冥一郎さんの鼓動に共鳴するように、私の胸もキュウと熱く、苦しくなっていく。
「知ってからじゃ、なくて……?」
「それじゃあ遅いんだ。本当なら、そうしたい。だが……すべてを説明しきるには時間が足りない」
「それは〝
「……!」
私の問いかけに、冥一郎さんが息を呑むのが判った。
「黄泉月や……みんなから少しずつ話は聞きました。〝番〟にならない〝魂魄〟は、危ないんだって」
そっと、冥一郎さんの手に自分の手を添える。
「冥一郎さんのことは信じたい、です。でも、どうしたら……いいですか?」
自分の中では答えのでない、感情を吐露する。
「どうすれば……冥一郎さんを、信じられるようになれますか」
「それなら、少しでもみことが安心できるよう――精一杯努めよう」
言葉が偽りとならぬように。
行動が真実となるように。
冥一郎さんは努めると言葉を発する。
「…………」
(私は……どうすれば、いいんだろう)
冥一郎さんだけではない。
黄泉月や胡蝶さん達。
それに、みつねとやみね。
此処に来てから色んな人の世話になりっぱなしだ。なのに――『幽冥の月』に見初められたモノとしての『役割』があるのなら、それを果たすことで恩を返せるのだろうか。
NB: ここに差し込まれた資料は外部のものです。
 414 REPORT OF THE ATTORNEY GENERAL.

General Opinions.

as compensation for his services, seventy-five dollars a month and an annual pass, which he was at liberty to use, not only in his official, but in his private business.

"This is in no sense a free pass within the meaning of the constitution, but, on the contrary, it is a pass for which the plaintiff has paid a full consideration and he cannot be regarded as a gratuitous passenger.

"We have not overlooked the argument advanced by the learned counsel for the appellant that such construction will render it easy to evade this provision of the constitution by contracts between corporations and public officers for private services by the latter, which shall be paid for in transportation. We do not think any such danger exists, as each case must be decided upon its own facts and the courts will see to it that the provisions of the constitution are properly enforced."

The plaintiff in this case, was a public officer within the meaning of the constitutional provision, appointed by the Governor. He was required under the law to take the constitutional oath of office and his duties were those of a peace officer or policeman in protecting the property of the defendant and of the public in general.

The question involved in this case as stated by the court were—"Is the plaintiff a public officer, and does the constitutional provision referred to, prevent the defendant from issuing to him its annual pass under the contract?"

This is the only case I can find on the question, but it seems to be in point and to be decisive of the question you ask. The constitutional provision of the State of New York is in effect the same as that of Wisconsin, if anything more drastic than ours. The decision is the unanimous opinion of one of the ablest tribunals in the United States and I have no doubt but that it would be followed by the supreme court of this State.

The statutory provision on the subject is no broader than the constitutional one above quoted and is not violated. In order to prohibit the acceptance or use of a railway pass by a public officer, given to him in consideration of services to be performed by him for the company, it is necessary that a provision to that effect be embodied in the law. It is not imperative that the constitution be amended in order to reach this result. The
そして恩を返した暁には、冥一郎さんのことを信じることができるのだろうか。
答えのでない自問自答。
それを繰り返していたその時だった。
「みこと」
不意に名前を呼ばれ、見上げた瞬間。
掠めるような、柔らかく触れ合う口付けが、一瞬交わされた。
それは、どこか非現実な世界だった。
目の前にいるのは、私には不釣り合いな美しさを持つ異性。
(そんな人が、どうして……)
思いがけない出会い。
それが運命だというのなら、神様は意地悪だ。
私でなくとも、もっと釣り合う女性が他にいるだろう。
そんな悲観的な考えをグルグルと頭の中で巡らせていたその時だった。
冥一郎さんが、私の長い髪を梳くように指を通した。
優しい手つきの筈なのに、その触れる感覚に思わずゾクリとしてしまう。
「ん……」
微かな声が、無自覚に零れ落ちる。
冥一郎さんの手がまるで何かを探るように――少しだけ優しく動く。
そんな感覚に翻弄されながらも、不意に首筋に微かな痛みが走った。
何度か触れるだけの優しい口付け。そして着物の帯が緩められる衣擦れの音が静かに室内に溶けてゆく。
「冥一郎、さん……」
「ゆっくり、呼吸をしろ……」
呼吸が忙しなくなっていく。そしてまるでお酒を呑んだ時のような、クラクラとした感覚に翻弄される。冥一郎さんの指が身体の筋をなぞる度、たったそれだけなのにゾクリとした快感が身体の奥から湧き上がる。
「大丈夫か?」
たった一言。
気遣う言葉が嬉しくて、恥ずかしい。
冥一郎さんの肩口に顔を寄せ、腰が砕けてしまわぬよう、掴まりながらも小さく答えた。
「少しだけ、痺れるような感じが……します」
「痛みは?」
「大丈夫、です」
吐息混じりに頷くのが、精一杯だった。
(私の、ため……。本当に?)
そんな甘言を信じていいのだろうか、と。
私の中に潜む人間不信な人格がゆっくりと鎌首をもたげていく。
『幽冥の月に見初められた存在』
『禍津者』
『魂魄と番』
『幽世の護人』
様々な事情が複雑に絡み合っているのだと意識の端で考えながら、ゆっくりと私は冥一郎さんの腕の中に落ちていった。